Construct and Agape’s building met all these requirements with its 360 square feet exceeding the minimum for two people. The sloped ceiling design raises the ceiling height from 9 feet to 12 feet interior and 14 feet exterior.

The ADU is twenty-six by fourteen feet, on a finished floor raised by structural piers to be three feet off the ground. The stepped entrance takes you to a five-foot-wide covered porch on the building’s north elevation. The porch meets the interior through a nearly 24-foot glass wall, activating the space within. In a small space, where every foot and inch matters, the spacious seven-foot-wide double doors open first to the kitchen.

The kitchen is housed within a programmatic core that, like the prototypic cores of Rice Building Workshop’s past, also houses the toilet, sink, shower, electric connects, and plumbing connects. The core also bisects the two separated bedroom spaces in plan, echoing the wet core/light core duality of the 2009 ZeRow House.

Storage location was built along the entirety of the building’s southwestern wall in the form of millwork cabinets and closets, reminiscent of the 2003 Extra-Small House. Within the bedroom spaces, the young adults are given a sense of privacy and ownership through quintessential, residential trimmings --- an individual window, a door, and a desk.

+House’s architectural programming and design has clear precedents in earlier works by Rice Building Workshop. The revolutionary nature of +House is the construction of the programmatic core, a prototype in its design and execution.

Most of the construction work was done by students enrolled in the elective sequence. The core was built off-site in Rice University’s engineering laboratory. Construction on-site at Conley Street contemporaneously progressed: plumbing ground utilities were guided on-site, structural piers were formed and then poured, the building frame took structure through decking first, and then walls and roof followed.

Following this, the core was then delivered via truck to the Conley Street site and inserted into the already raised and framed structure.
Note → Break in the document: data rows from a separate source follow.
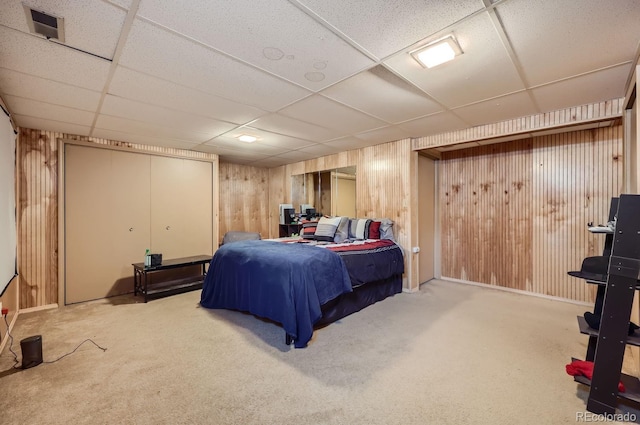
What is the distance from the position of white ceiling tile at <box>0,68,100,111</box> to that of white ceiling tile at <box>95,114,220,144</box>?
437 millimetres

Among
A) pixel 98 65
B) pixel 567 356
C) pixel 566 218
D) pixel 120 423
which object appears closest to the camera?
pixel 120 423

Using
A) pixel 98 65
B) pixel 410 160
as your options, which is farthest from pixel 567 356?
pixel 98 65

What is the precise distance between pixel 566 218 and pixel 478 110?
86.8 inches

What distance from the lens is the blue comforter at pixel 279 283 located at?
265 cm

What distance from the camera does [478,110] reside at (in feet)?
10.6

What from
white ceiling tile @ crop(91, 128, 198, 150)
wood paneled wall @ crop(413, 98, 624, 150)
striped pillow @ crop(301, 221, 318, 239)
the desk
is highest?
white ceiling tile @ crop(91, 128, 198, 150)

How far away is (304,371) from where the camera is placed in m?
2.25

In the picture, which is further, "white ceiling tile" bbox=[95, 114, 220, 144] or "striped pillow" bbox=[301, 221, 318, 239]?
"striped pillow" bbox=[301, 221, 318, 239]

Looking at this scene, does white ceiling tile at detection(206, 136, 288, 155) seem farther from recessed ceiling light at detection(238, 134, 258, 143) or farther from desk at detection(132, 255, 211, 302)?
desk at detection(132, 255, 211, 302)

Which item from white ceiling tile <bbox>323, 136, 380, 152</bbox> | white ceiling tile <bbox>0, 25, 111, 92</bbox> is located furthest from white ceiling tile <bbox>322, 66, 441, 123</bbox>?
white ceiling tile <bbox>0, 25, 111, 92</bbox>

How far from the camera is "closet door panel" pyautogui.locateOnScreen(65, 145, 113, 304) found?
4.02 metres

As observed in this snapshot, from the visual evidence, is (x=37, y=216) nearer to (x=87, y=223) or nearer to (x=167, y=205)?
(x=87, y=223)

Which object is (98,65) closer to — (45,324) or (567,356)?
(45,324)

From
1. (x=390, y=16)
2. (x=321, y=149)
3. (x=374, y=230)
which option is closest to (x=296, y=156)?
(x=321, y=149)
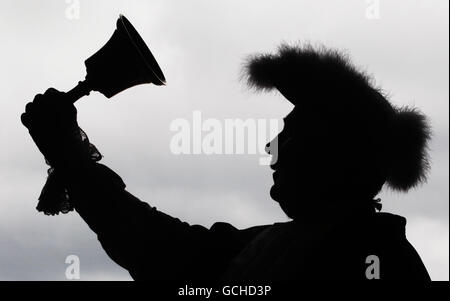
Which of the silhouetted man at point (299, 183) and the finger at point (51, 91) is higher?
the finger at point (51, 91)

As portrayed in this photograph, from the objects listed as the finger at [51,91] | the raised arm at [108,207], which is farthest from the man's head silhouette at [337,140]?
the finger at [51,91]

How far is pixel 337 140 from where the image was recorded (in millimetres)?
2545

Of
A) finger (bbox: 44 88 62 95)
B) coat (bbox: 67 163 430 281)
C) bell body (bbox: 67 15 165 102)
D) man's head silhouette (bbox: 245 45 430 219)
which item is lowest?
coat (bbox: 67 163 430 281)

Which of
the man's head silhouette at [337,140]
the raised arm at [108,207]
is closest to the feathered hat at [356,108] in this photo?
the man's head silhouette at [337,140]

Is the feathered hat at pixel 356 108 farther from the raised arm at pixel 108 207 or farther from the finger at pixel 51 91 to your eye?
the finger at pixel 51 91

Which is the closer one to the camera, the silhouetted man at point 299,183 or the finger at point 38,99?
the silhouetted man at point 299,183

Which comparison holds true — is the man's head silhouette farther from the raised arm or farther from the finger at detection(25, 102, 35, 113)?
the finger at detection(25, 102, 35, 113)

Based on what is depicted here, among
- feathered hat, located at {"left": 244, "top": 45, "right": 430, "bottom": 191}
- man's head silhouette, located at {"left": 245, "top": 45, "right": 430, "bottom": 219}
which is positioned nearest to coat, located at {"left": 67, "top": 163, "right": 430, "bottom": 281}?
man's head silhouette, located at {"left": 245, "top": 45, "right": 430, "bottom": 219}

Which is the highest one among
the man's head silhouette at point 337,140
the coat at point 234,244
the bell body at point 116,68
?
the bell body at point 116,68

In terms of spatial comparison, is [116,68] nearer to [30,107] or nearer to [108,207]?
[30,107]

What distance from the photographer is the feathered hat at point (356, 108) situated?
2568mm

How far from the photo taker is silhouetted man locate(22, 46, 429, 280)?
2.43 meters
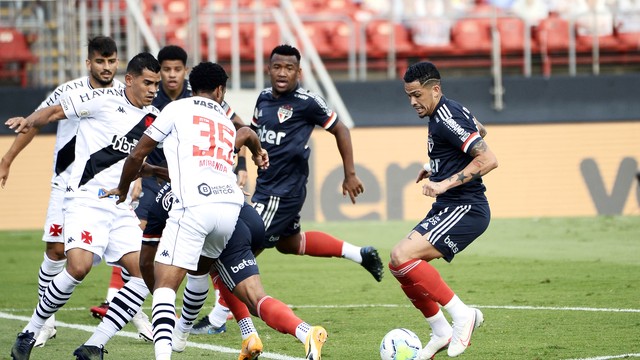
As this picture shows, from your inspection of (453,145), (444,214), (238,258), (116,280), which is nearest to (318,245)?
(116,280)

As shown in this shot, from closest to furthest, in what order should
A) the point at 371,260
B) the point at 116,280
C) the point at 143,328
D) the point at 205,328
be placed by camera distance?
the point at 143,328 < the point at 205,328 < the point at 116,280 < the point at 371,260

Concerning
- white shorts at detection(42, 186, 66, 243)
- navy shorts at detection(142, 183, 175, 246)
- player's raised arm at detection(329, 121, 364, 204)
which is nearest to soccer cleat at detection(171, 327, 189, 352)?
navy shorts at detection(142, 183, 175, 246)

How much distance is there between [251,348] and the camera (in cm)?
698

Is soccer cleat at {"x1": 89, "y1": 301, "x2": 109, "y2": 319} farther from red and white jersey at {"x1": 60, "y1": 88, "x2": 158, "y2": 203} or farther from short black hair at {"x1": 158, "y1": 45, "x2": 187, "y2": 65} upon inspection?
short black hair at {"x1": 158, "y1": 45, "x2": 187, "y2": 65}

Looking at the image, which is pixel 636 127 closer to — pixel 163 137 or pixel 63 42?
pixel 63 42

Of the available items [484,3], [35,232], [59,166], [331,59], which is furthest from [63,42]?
[59,166]

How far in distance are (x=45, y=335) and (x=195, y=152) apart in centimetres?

Construction commenced; utilities were connected within the core to the ground hook-ups on-site: plumbing, electricity, then airconditioning.

Following that, construction followed that of a typical single-family residence. The residence was sealed via siding, windows, doors, and insulation. Work then focused on the interior, installing sheetrock, countertops, tile, fixtures, and appliances. Time savings to the overall construction process were considerable, thanks to the core’s construction being separate and off-site. Overall construction took about 70 days.

A beautiful and affordable future for Houston’s historic communities can take many forms. No doubt, apartments in duplexes, fourplexes, garden apartments, midrises, and highrises all have a place in the mix. For neighborhoods of mostly small-scale structures, +House offers a solution capable of breaking the paradigm of insensitive densification, having been designed as an accessory dwelling unit that is by nature ancillary to the preceding, historic structure. In a neighborhood like the Third Ward, which has grown increasingly sensitive to historic preservation and the need to combat its residents’ displacement, +House provides a means and a method to the paradigm shift. The off-site construction of the core has the potential to keep costs low and standards high.

If Rice Building Workshop’s two-decade-long residential core iteration was a response to pre-fabrication, then Rice Construct's ADUs add a focus on density. Both have big impact, both are a response to Houston's neighborhood and affordability requirements, both maintain continuity along with change. +House uses the precedent and knowledge developed by Rice Building Workshop, synthesized into a solution by Construct for Houston’s needs today.

+House opens to the public for a special reception on Friday, August 17 from 4-7 pm at 6312 Conley Street.